• ENTRIES PROVIDED:
------------------------

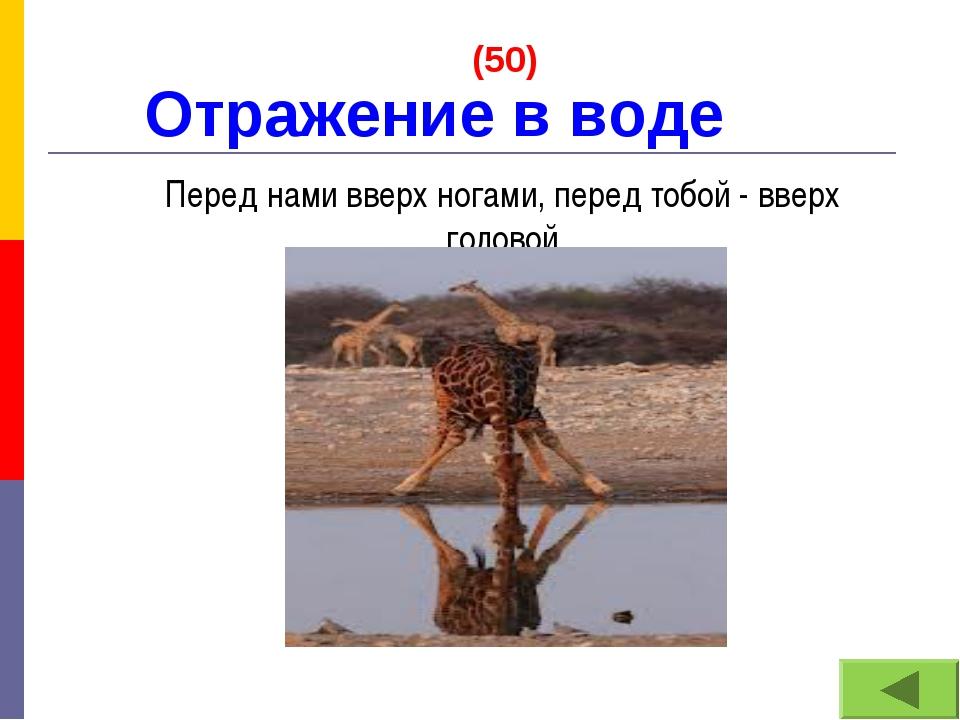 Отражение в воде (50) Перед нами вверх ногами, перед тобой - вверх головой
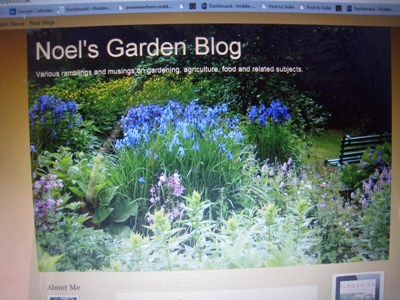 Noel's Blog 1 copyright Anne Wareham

------------------------

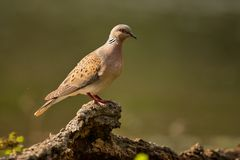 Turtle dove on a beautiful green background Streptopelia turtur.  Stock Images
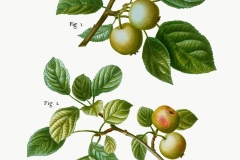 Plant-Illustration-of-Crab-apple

------------------------

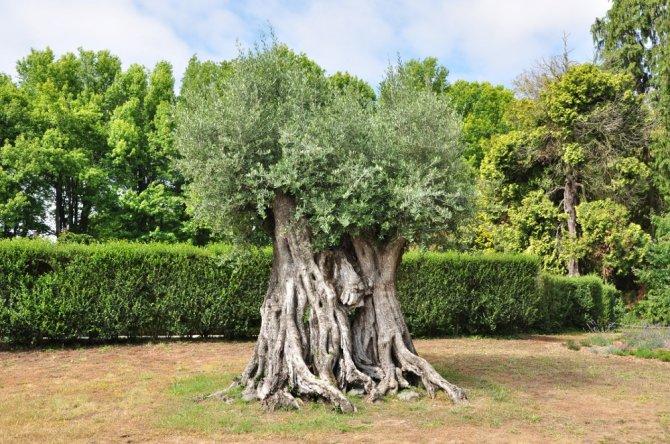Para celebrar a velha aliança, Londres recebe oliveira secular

------------------------

• INSTRUCTIONS TO FOLLOW:
Each line above from the one containing "Отражение в воде" through the one containing "Noel's Blog 1 copyright Anne Wareham" is to be returned verbatim. Nothing else, and no pictures.

• SOLUTION BELOW:
 Отражение в воде (50) Перед нами вверх ногами, перед тобой - вверх головой
 Noel's Blog 1 copyright Anne Wareham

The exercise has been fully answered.